Впрочем, если Гостомысл сам желает ехать, он имеет такое право. Запретить-то отец может, только надо ли запрещать… Наследник стола… Пора приучаться к самостоятельным и важным решениям…
Правда, это только теперь, и совсем, кажется, недавно, к общему горю, Гостомысл стал старшим сыном и наследником, потому что два старших его брата, нравом с отцом сходные, не терпящие над собой иной управы, кроме отцовской руки и материнского взгляда, головы сложили, как и подобает добрым воям, не на постелях. Самый старший, даже лицом на отца похожий дюже, Володислав, охраняя словенские рубежи на закате, близ земель необузданных и неукротимых ливов[25], не допустил в свои земли свеев, которые хотели по самой граничной реке пройти в глубину словенских территорий, чтобы оттуда ударить одновременно с другим отрядом, с полуночи пришедшим. Володислав тогда не пожелал дожидаться идущего к нему на выручку Буривоя. Не совладал, как случается, с душевным кипением. Это кипение, так яростно клокочущее в груди, что дышать бывает трудно, хорошо знакомо и самому отцу. Володислав врагов даже считать не стал, просто напал на свеев, которых оказалось в три раза больше, чем молодых и малоопытных дружинников конного полка княжича, оказавшегося к тому же так не вовремя без стрельцов. Если бы не подоспели с другого берега в помощь ливы, то вся рать старшего сына погибла бы вместе с ним.
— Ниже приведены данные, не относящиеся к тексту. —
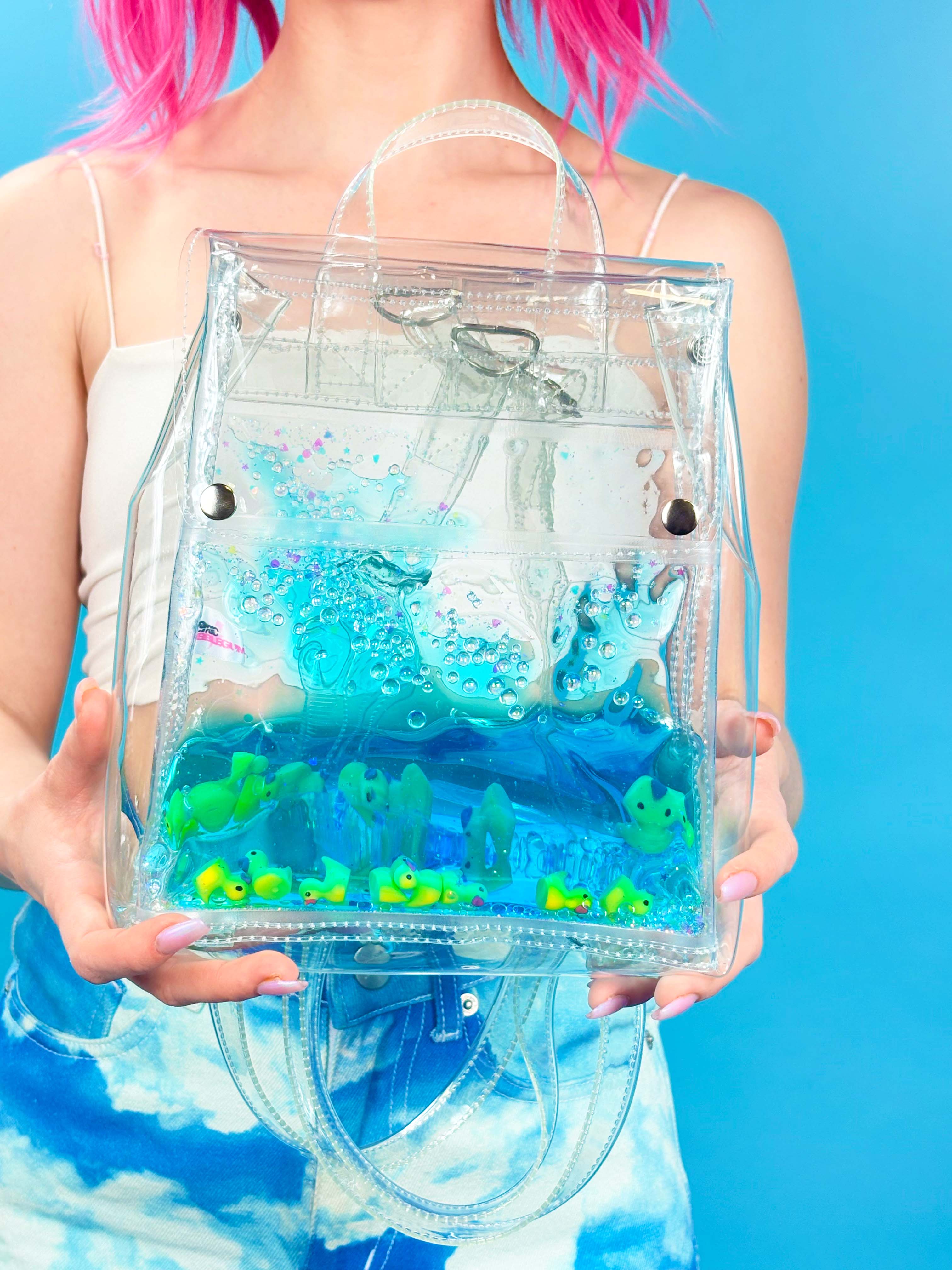 Liquid Glitter Bucket Backpack - Splish Splash - Electric Bubblegum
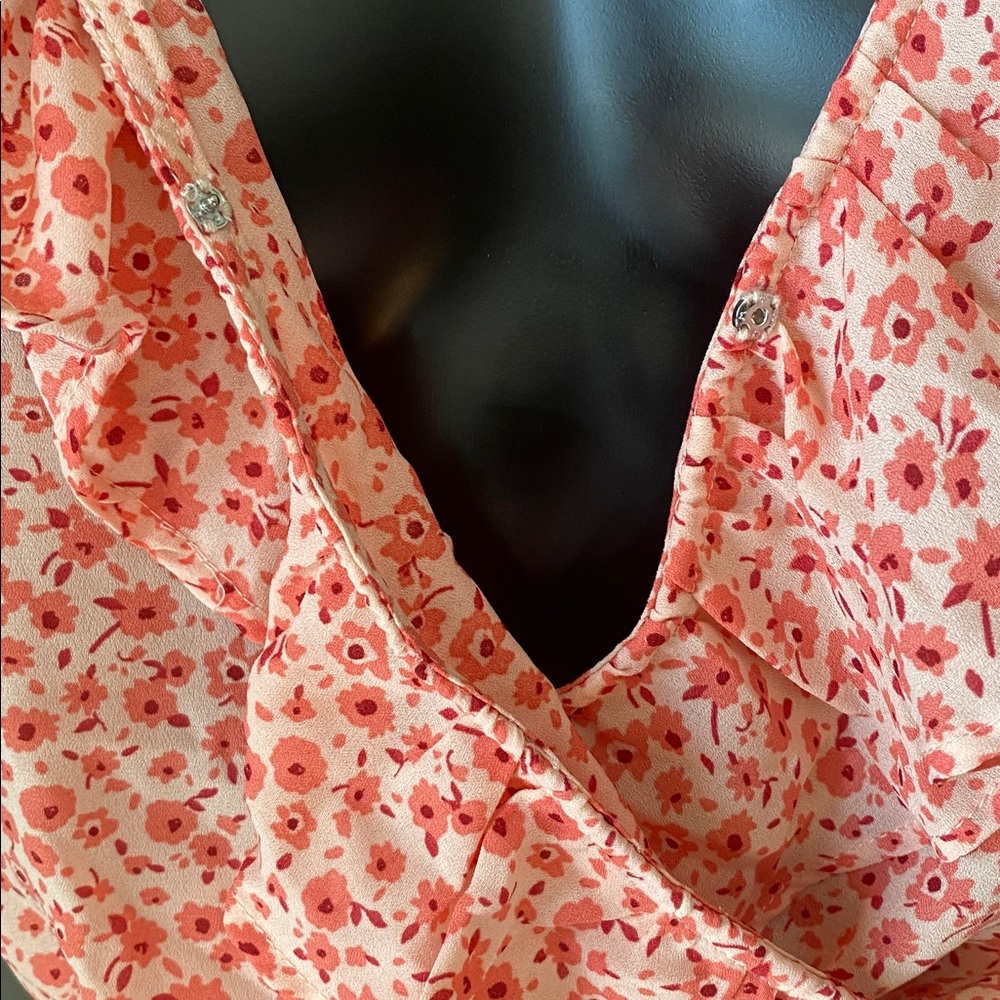 Lush Pink Peach Coral Floral Ruffle Blouse - Picture 10 of 12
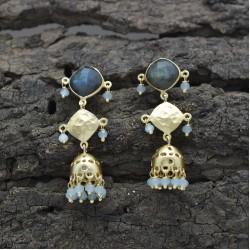 Brass Gold Plated Labradorite, Aqua Chalcedony Gemstone Stud Earrings- A1E-8487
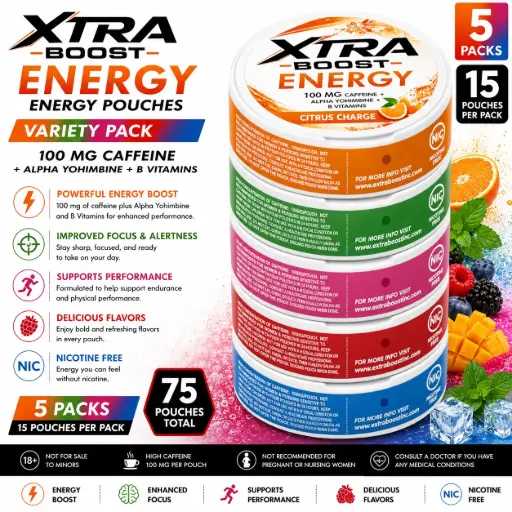 [AM050567] Xtra Boost Energy Pouches (100 mg Caffeine) 15 pouches per pack | 5 packs - Variety Pack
Ливы через два дня и передали Буривою тело, чтобы отец отвёз его в Славен и положил в подготовленную к сожжению домовину[26], поставленную недалеко от Перыни[27]…
Второй сын, Всеволод, светловолосый крепыш, силой рук, пожалуй, отцу равный, погиб здесь же, в Бьярмии, только год тому как, в преддверии прошлой стужей зимы, когда окружил со своей малой молодой дружиной разведчиков варягов-русов. Но те живыми даться и в полон пойти не пожелали. Дрались до конца, отчаянно, как дерутся они обычно, даже лёжа, после страшной раны, не опуская оружия, и каждый унёс по две жизни словенина. Варягов тогда всё же одолели, но одним из первых в краткосрочной сече пал молодой княжич.
Всего у Буривоя было четыре сына и три дочери. От двух погибших сыновей остались малолетние внучки, от живых и здравствующих дочерей – только внуки, которые по принятым законам не могли претендовать на наследие деда, если есть прямые потомки по мужской линии. Еще были два внука и две внучки – дети Гостомысла от первой жены[28]. Самый младший из семерых детей Буривоя, восемнадцатилетний Вадимир[29], сейчас остался в Славене, и возглавляет малую оборонительную дружину, готовую отразить атаку, если варяги-русы вздумают из своей столицы Русы переправиться через Ильмень-море по льду, и напасть на Славен. Такие попытки были даже в те времена, когда Буривой почти полностью уже хозяйничал в Бьярмии, пядь за пядью отбирая у варягов богатые серебром, медью и мехами земли. Варяги-русы в Русе ничуть не лучше варягов-русов в Бьярмии. Они уважают только силу, и только силой Буривой добивался своих целей.